I am feeling the shift of a changing season in many ways right now.
Literally, the fall season is starting to show its appearance in the cool mornings, the shortened days and the return of school.
Less obvious, is the change of my thought process and direction in my own life. I'm forging out on less familiar territory again.
The family blog seemed like a good idea at the time. And it really hasn't been that long that the idea has been 'out there'. But it's not generating much interest yet. Well maybe it's gaining some interest, but not too many takers on 'authors'. I sat on the idea of a blog for over a year before I acted on it. So I can't expect anyone else to feel comfortable diving right in, the first time it is suggested. It's just a frightening spot to be ... out there on that ledge ... alone.
Writing about the family history idea on Dad's side is starting to take root. There is interest there. And where there is interest, there is opportunity! I will take this slowly and not try to break any records in trying to put this together. But I believe in this. And I will pursue it.
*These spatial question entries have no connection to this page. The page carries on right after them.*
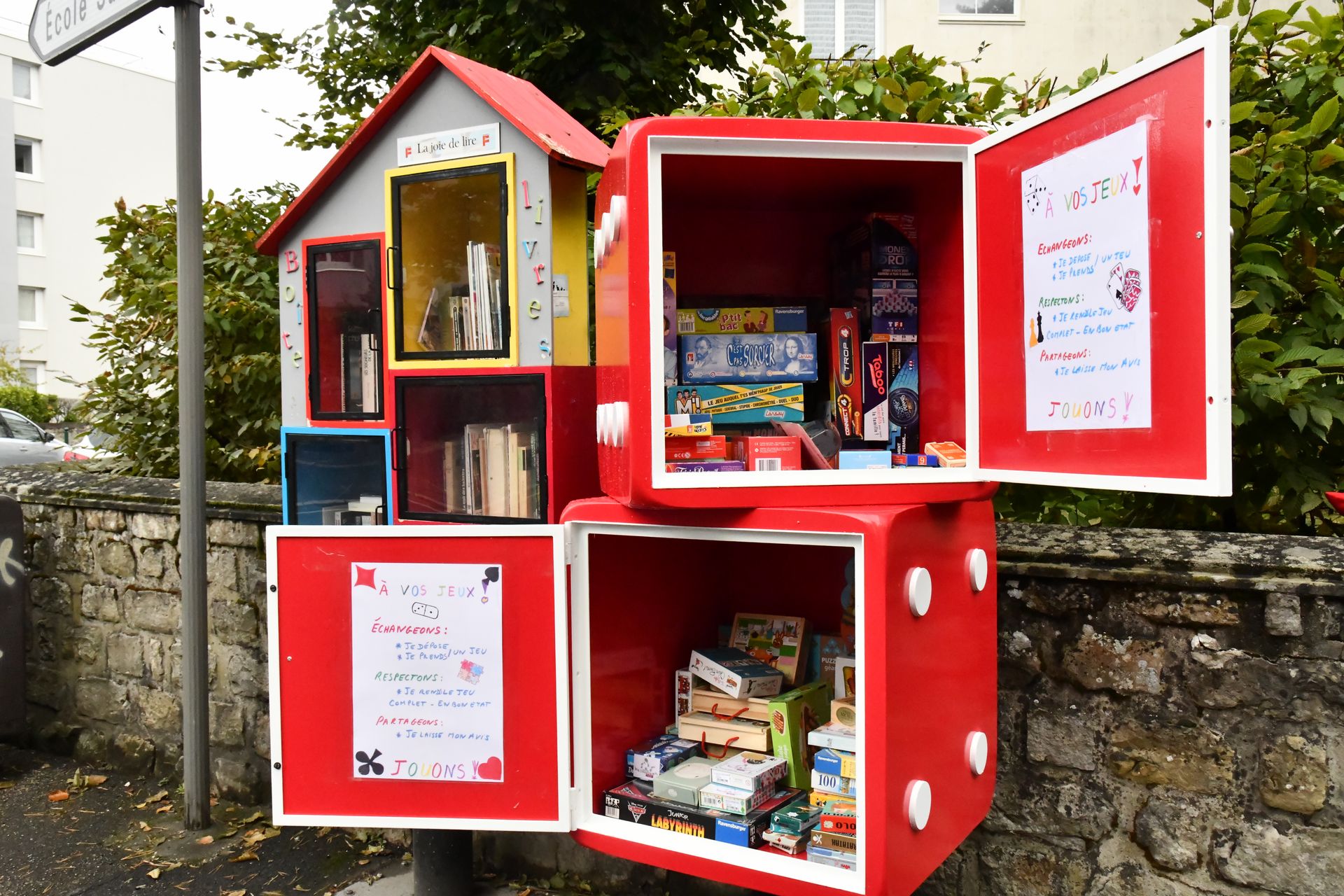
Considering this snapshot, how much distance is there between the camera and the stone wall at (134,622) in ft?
13.2

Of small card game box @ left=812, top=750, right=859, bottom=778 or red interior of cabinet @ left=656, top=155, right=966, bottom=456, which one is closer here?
small card game box @ left=812, top=750, right=859, bottom=778

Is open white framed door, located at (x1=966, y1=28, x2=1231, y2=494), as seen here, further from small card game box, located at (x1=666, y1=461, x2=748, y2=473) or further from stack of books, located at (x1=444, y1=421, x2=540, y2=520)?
stack of books, located at (x1=444, y1=421, x2=540, y2=520)

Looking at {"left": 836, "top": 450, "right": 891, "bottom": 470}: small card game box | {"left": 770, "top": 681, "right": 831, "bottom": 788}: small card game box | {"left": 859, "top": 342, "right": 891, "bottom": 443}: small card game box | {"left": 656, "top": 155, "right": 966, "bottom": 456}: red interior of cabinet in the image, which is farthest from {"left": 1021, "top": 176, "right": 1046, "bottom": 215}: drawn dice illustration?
{"left": 770, "top": 681, "right": 831, "bottom": 788}: small card game box

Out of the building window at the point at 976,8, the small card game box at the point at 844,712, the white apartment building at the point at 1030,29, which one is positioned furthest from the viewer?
the building window at the point at 976,8

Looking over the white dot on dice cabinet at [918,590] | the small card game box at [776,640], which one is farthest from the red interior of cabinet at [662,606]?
the white dot on dice cabinet at [918,590]

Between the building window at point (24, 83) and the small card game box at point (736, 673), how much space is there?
3645 centimetres

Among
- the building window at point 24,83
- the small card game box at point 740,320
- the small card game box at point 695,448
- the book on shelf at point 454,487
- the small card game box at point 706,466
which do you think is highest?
the building window at point 24,83

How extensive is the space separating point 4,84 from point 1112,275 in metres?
36.4

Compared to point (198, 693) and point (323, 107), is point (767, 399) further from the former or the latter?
point (323, 107)

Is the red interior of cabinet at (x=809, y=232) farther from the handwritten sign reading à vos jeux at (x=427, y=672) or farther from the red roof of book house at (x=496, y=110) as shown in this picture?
the handwritten sign reading à vos jeux at (x=427, y=672)

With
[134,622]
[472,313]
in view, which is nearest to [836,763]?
[472,313]

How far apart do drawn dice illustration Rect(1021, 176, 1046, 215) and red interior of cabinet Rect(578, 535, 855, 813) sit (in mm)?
1111

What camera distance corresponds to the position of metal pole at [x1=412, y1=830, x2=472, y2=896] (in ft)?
9.82

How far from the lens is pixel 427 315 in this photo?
2.92 metres
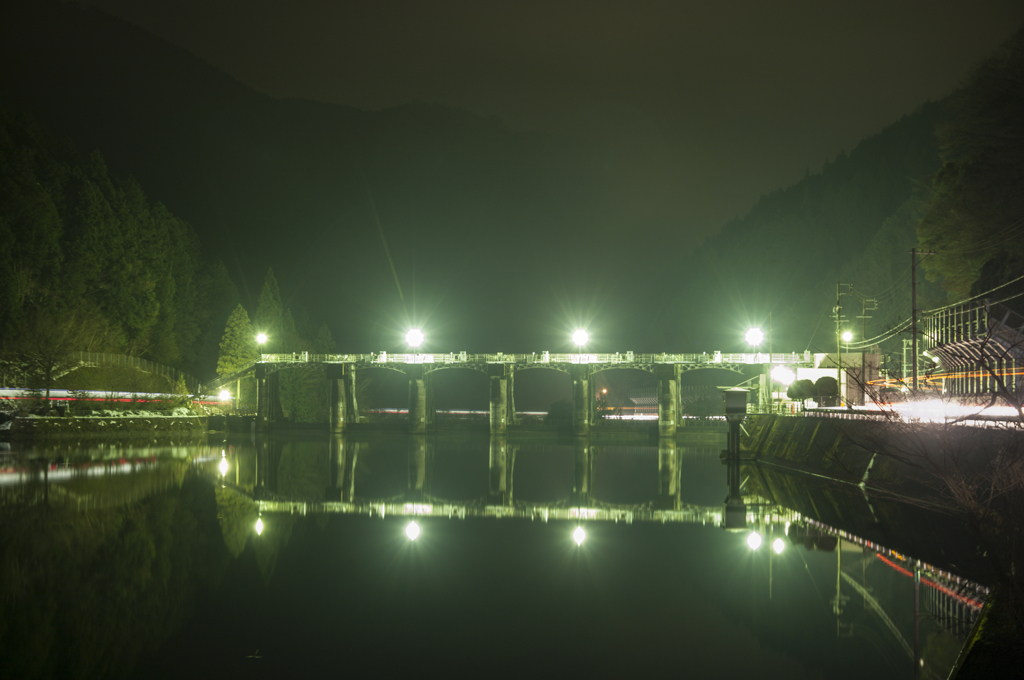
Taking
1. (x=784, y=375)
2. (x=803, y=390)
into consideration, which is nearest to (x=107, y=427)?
(x=803, y=390)

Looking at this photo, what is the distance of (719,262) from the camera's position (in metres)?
122

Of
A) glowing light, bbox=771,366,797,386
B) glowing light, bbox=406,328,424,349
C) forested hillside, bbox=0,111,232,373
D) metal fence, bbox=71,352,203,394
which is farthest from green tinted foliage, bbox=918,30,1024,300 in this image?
metal fence, bbox=71,352,203,394

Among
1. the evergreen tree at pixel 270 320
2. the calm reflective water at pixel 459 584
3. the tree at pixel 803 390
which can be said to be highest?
the evergreen tree at pixel 270 320

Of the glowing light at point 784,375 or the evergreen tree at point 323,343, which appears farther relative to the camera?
the evergreen tree at point 323,343

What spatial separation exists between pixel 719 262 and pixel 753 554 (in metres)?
109

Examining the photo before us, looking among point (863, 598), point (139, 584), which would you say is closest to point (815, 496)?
point (863, 598)

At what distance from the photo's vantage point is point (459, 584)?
14.3m

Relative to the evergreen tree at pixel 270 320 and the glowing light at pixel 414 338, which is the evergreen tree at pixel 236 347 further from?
the glowing light at pixel 414 338

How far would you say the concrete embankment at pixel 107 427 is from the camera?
4744cm

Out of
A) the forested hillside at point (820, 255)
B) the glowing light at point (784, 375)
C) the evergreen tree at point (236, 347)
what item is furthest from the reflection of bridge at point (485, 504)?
the forested hillside at point (820, 255)

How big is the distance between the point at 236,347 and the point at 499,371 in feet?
107

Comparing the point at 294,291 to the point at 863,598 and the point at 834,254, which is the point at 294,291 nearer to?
the point at 834,254

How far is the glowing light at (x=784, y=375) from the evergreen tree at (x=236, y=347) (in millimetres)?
58507

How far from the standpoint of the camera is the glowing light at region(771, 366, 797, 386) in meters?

I've taken the first step in helping another family tell their story. A giant step! This family was ready to have their story told. All I have to do is listen, record and organize the information they have. It feels like their story is so eager to be shared, that I hope I can keep up.
I am also feeling the urge to unite the cousins that live close to me, for a 'cousin get together'. Just one small step towards becoming better acquainted. It is just an idea. But one I'd like to act on.
It is a season of stepping out of what is comfortable. Taking a few chances and placing myself 'out on a limb'.